Saeko studied Seiji’s facial movements for any hint of what might have happened. She noticed that his face had changed somehow. The poisonous look had all but vanished, and his eyes looked calmer. It was as though she was looking at a different person.
“They knew of the coming catastrophe. By January, they predicted that the universe was not going to last the year. Luckily, they knew where to look for the opening of a wormhole. The plan was made; even if a phase transition was coming, they could travel back to a different past. The only problem was the arbitrary nature of the wormhole. Even if they managed to breach the opening and successfully travel back in time, they would have no way to control where or when it took them.
“At the moment of transition, it’s as if the air around begins to boil. There’s no time to make choices then. Chance decides whether you’re cast into a starving populace or into the middle of a warzone. They had the knowledge to escape the phase transition but no guarantee that the route wouldn’t be a shortcut to the mouth of hell, so they decided to try and make the trip in advance. They were aware that sunspot activity and magnetic fluctuations could allow them to formulate a rough estimate as to where and when a wormhole would take them. They gathered together, countless times, debating whether it was better to wait for the phase transition.”
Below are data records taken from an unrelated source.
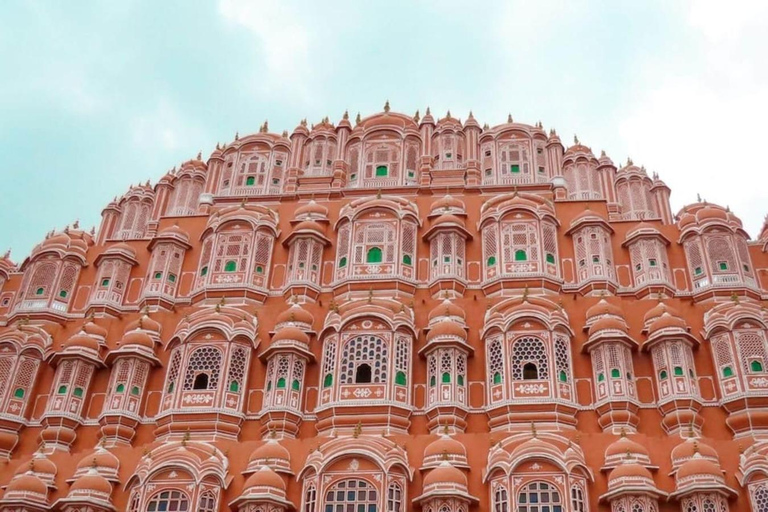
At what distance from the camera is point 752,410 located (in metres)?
28.4

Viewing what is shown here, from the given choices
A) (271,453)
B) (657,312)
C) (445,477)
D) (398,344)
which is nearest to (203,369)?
(271,453)

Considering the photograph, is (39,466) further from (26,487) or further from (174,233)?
(174,233)

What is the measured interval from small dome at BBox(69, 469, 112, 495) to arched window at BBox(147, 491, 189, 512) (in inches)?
60.3

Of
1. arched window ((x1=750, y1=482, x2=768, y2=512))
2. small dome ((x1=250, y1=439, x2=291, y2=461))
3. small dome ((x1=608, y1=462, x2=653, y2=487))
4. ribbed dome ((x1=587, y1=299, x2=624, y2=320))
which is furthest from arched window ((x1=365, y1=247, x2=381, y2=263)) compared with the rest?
arched window ((x1=750, y1=482, x2=768, y2=512))

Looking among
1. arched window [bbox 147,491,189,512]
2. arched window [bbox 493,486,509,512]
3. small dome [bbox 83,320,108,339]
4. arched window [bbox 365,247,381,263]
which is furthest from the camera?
arched window [bbox 365,247,381,263]

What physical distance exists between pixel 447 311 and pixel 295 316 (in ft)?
18.8

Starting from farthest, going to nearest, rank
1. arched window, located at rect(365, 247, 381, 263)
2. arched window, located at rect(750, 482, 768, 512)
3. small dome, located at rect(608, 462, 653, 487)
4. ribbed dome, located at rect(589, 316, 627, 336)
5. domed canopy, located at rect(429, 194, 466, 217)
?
domed canopy, located at rect(429, 194, 466, 217) < arched window, located at rect(365, 247, 381, 263) < ribbed dome, located at rect(589, 316, 627, 336) < small dome, located at rect(608, 462, 653, 487) < arched window, located at rect(750, 482, 768, 512)

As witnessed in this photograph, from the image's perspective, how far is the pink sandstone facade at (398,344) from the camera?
26.2m

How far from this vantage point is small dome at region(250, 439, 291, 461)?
27078 mm

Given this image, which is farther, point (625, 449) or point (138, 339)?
point (138, 339)

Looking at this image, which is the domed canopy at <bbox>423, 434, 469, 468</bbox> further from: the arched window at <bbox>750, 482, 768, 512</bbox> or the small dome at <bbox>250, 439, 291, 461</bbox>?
the arched window at <bbox>750, 482, 768, 512</bbox>

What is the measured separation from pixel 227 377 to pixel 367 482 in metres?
7.60

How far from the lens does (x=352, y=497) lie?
25812 millimetres

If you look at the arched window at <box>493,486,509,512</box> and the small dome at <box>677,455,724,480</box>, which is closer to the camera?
the small dome at <box>677,455,724,480</box>
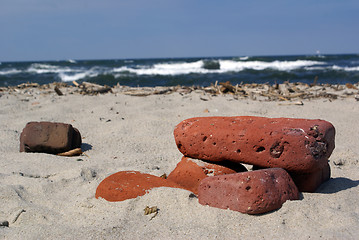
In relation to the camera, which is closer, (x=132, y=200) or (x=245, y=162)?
(x=132, y=200)

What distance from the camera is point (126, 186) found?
2641mm

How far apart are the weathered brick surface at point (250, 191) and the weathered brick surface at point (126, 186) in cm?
45

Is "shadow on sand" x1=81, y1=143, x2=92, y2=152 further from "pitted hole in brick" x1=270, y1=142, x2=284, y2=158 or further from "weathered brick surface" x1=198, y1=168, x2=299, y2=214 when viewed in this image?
"pitted hole in brick" x1=270, y1=142, x2=284, y2=158

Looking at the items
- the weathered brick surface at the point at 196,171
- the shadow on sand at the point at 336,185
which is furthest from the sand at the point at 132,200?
the weathered brick surface at the point at 196,171

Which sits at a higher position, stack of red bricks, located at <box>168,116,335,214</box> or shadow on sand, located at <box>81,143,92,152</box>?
stack of red bricks, located at <box>168,116,335,214</box>

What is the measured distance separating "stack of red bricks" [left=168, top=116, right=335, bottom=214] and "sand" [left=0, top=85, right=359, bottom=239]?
10 cm

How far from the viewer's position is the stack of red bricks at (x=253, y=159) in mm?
2221

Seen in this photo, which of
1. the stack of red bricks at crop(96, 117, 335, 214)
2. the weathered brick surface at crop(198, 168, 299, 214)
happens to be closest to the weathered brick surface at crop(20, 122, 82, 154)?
the stack of red bricks at crop(96, 117, 335, 214)

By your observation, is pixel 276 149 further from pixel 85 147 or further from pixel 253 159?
pixel 85 147

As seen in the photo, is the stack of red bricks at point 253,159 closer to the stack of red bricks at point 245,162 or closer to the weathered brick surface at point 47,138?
the stack of red bricks at point 245,162

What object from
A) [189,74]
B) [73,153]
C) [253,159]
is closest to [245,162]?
[253,159]

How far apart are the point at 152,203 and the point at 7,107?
17.5 feet

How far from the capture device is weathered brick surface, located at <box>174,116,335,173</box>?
241 centimetres

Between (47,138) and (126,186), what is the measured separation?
1697 mm
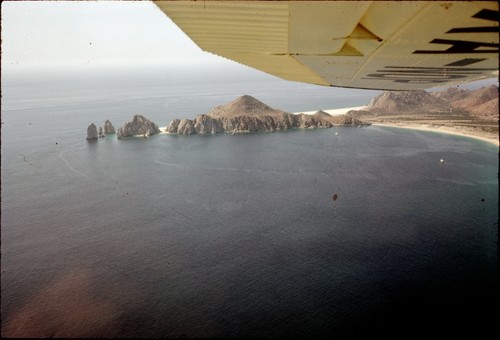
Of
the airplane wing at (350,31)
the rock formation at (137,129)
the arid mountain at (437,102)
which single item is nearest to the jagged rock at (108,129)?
the rock formation at (137,129)

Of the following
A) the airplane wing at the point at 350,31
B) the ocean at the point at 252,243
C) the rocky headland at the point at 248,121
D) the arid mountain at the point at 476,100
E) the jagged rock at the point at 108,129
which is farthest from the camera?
the arid mountain at the point at 476,100

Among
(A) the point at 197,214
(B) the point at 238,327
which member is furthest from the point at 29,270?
(B) the point at 238,327

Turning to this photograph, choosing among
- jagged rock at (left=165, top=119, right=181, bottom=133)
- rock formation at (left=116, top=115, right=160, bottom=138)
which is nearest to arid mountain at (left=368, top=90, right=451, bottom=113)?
jagged rock at (left=165, top=119, right=181, bottom=133)

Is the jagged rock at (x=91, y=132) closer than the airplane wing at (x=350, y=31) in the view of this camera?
No

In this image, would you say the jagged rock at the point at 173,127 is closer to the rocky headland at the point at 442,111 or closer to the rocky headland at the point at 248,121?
the rocky headland at the point at 248,121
That was it, then. That was why she’d had such a strange feeling about the family photo in the last page of that album, the morbidly commemorative nature of it. They had already made their decision to leave this world behind and were just biding their time for the right conditions. That day had come on January 22nd. Since their window was tight, they took what they could and rushed to where they expected the wormhole to open.
The mechanism by which the Fujimura family had disappeared from this world was finally clear. They had disappeared of their own volition before the advent.
Just then, something caught Saeko’s attention on the TV set in the corner of the room. She had been so deep in thought she had almost forgotten about the catastrophic phenomena tearing through the world. The screen showed California at early dawn. The tear in the ground seemed to be continuing to grow in length. The volume was still muted, but Saeko could more or less tell what the increasingly hysterical reporter on screen was saying. An invisible surgeon was taking a giant scalpel to the earth itself, slowly but surely lengthening the incision. If it reached San Fransisco, then it was just a matter of time until it extended into the Pacific. Would it continue to cut through and split the ocean in two? Or would the sea gush into the chasm and head inland? It was hard to guess how the rift would interact with water.